In any country at war some of the “home” will be washed out of the “home front,” as normal activities acquire different meanings. In the Soviet Union, “home” was virtually eliminated and a lot of it was done from below. I suspect the party machine did not have to do too much to create the Myth of the Great Patriotic War - great army, heroic soldiers, brave leaders. For four years millions of people had played out this exact war.
Happy February 23.
February 20, 2007
tanks
This one is for Chris.
A cool thing about wandering all alone around a museum, with not a curator in sight, is that you can touch things. Now, I’m a sensible and law-abiding person and wouldn’t touch paper or fabric or really old things or anything under glass, so one can safely let me wander around most museums alone. But tank armor? Sure! If it can’t handle a little touching, we have a problem.
Uralmash made tanks and artillery all through the war - KBs first, and then T-34s - and there are pieces of armor plate in the museum. The thinnest one is 60mm, the thickest - 150mm, and each piece on display is about the size of a brick. Except I could hardly lift the thinnest one, and the 150mm one just laughed at me. I saw it. It suddenly made a lot of sense to me that Uralmash developed a technology for casting tank towers whole rather than making them out of rolled sheets of metal. It also suddenly made sense that tanks are so slow. I mean, I knew why, but seeing a piece of a tank brought it home.

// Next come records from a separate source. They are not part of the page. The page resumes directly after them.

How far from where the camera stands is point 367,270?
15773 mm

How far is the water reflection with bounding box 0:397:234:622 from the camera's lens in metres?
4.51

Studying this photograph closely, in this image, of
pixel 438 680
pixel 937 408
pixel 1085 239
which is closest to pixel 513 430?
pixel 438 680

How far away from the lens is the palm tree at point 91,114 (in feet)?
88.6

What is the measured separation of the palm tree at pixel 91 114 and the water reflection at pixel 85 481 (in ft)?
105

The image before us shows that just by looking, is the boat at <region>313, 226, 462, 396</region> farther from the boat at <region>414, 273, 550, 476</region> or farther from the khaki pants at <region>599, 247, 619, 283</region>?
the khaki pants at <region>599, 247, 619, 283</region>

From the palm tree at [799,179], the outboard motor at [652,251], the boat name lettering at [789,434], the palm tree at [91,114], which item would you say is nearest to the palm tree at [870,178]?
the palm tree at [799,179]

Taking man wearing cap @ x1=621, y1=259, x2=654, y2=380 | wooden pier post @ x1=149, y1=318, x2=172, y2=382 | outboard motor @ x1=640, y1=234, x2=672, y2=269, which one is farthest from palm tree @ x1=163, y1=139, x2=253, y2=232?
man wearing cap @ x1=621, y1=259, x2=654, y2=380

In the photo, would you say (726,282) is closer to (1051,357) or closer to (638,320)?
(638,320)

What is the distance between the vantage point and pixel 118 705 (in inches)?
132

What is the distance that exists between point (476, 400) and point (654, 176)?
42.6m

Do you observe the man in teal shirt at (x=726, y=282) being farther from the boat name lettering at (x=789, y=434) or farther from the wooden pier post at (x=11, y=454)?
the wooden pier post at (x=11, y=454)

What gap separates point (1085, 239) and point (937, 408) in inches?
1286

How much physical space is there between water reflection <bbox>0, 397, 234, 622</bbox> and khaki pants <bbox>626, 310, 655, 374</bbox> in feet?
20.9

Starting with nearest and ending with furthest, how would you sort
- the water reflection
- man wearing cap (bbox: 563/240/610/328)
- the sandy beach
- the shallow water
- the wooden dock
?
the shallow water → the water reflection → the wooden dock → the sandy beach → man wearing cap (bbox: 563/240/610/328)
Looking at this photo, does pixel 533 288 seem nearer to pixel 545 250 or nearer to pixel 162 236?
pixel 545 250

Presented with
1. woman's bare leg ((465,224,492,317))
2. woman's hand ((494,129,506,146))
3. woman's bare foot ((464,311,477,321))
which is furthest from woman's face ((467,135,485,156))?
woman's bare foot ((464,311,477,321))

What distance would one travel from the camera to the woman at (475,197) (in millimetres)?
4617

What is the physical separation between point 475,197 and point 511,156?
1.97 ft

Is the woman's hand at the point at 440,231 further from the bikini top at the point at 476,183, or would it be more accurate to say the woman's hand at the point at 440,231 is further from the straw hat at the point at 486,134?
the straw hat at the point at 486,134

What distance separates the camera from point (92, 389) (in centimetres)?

I also got my hands on this document (from the archives):
Minutes of the party committee meeting, “Regarding the bombardment of factory #56 by tanks from factory #183.”
No, it was not competition for resources. It was comrade Shvyrkin, of the army quality control, accidentally getting too close to his industrial neighbor. Comrade Shvyrkin was expelled from the party “for opening tank fire on the factory #56’s territory” and handed over to the public prosecutor’s office, and factory #183 was ordered to repair #56’s road they accidentally destroyed and banned from letting its tanks come within a 1.5 kilometer radius of #56.